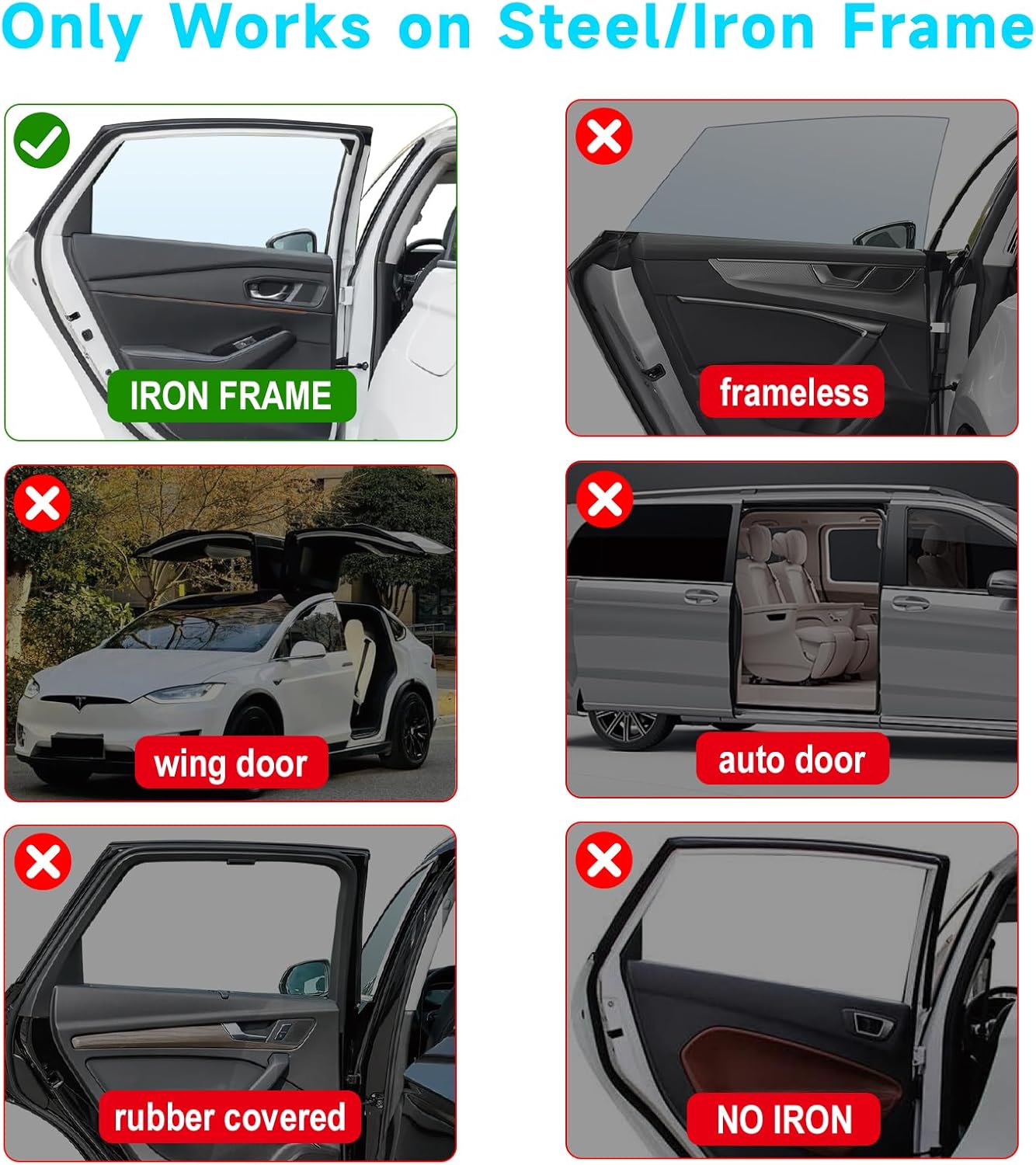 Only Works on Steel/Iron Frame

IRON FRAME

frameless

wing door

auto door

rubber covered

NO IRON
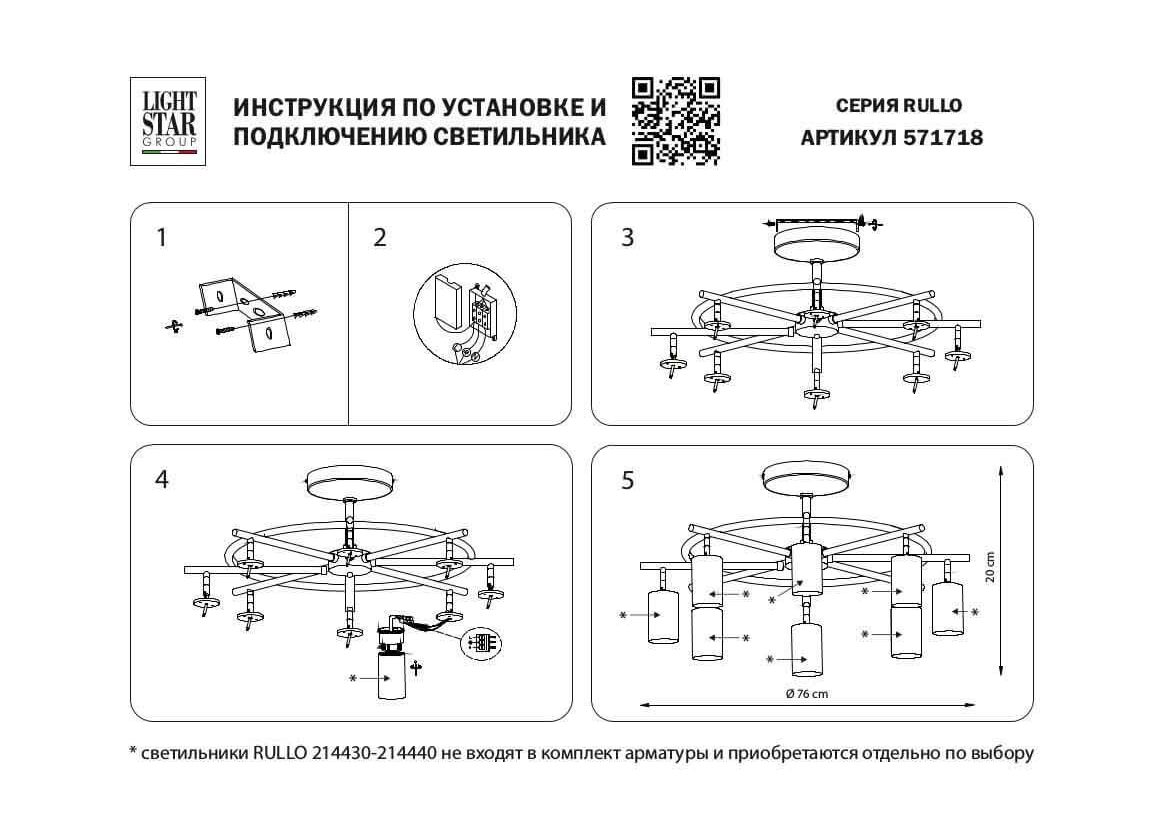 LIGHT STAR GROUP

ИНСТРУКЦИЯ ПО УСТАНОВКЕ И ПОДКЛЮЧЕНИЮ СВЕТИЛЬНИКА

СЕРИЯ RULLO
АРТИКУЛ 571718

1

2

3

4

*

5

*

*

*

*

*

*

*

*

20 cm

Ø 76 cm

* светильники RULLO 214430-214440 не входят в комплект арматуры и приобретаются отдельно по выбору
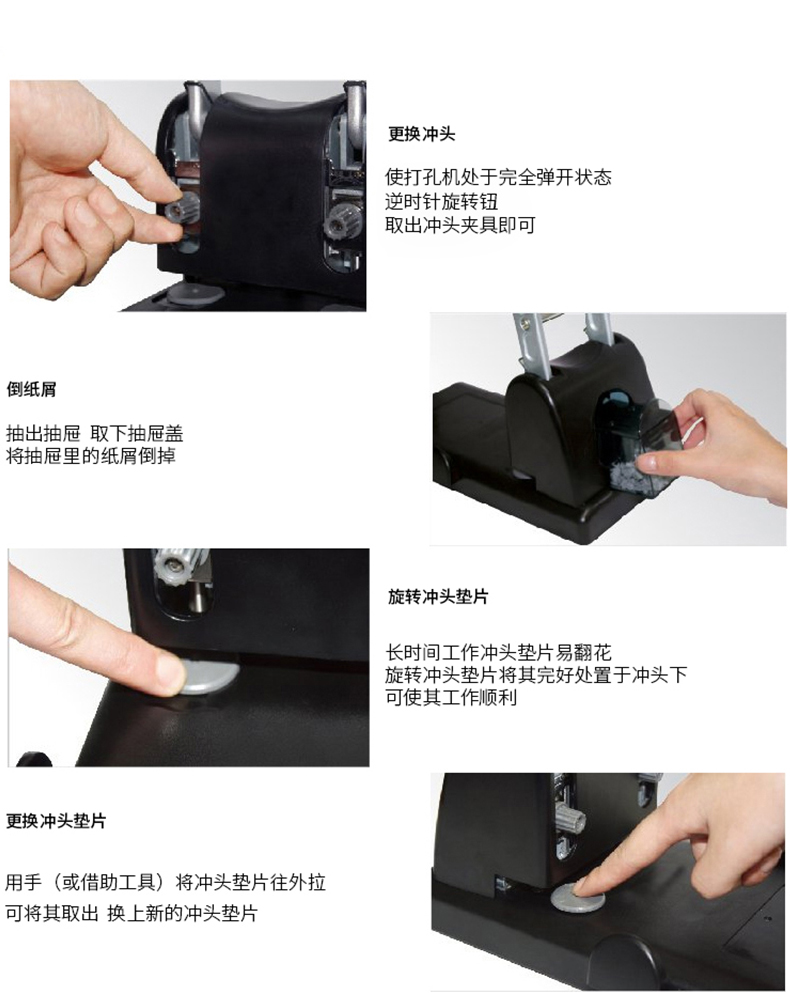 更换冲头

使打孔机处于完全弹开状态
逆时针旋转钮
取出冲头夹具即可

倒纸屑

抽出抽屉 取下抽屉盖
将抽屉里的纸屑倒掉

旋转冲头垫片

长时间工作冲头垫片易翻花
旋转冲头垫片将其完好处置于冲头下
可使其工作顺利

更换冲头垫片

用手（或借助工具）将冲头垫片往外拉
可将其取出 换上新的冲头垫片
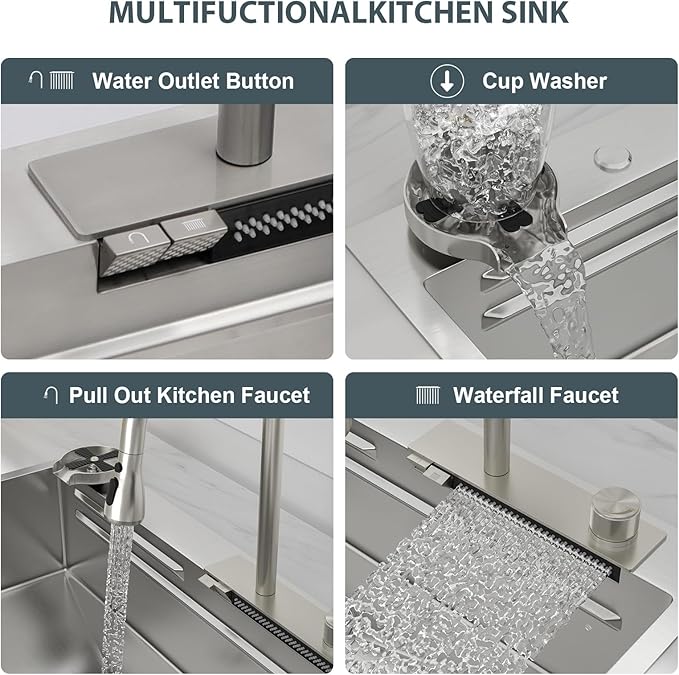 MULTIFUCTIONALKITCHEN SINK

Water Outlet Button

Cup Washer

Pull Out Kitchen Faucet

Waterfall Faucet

| Your task |
Pictures are to be omitted. Output verbatim only the lines from the one holding "可将其取出 换上新的冲头垫片" through the end of the material, both included.

| Answer to this exercise |
可将其取出 换上新的冲头垫片
 MULTIFUCTIONALKITCHEN SINK

Water Outlet Button

Cup Washer

Pull Out Kitchen Faucet

Waterfall Faucet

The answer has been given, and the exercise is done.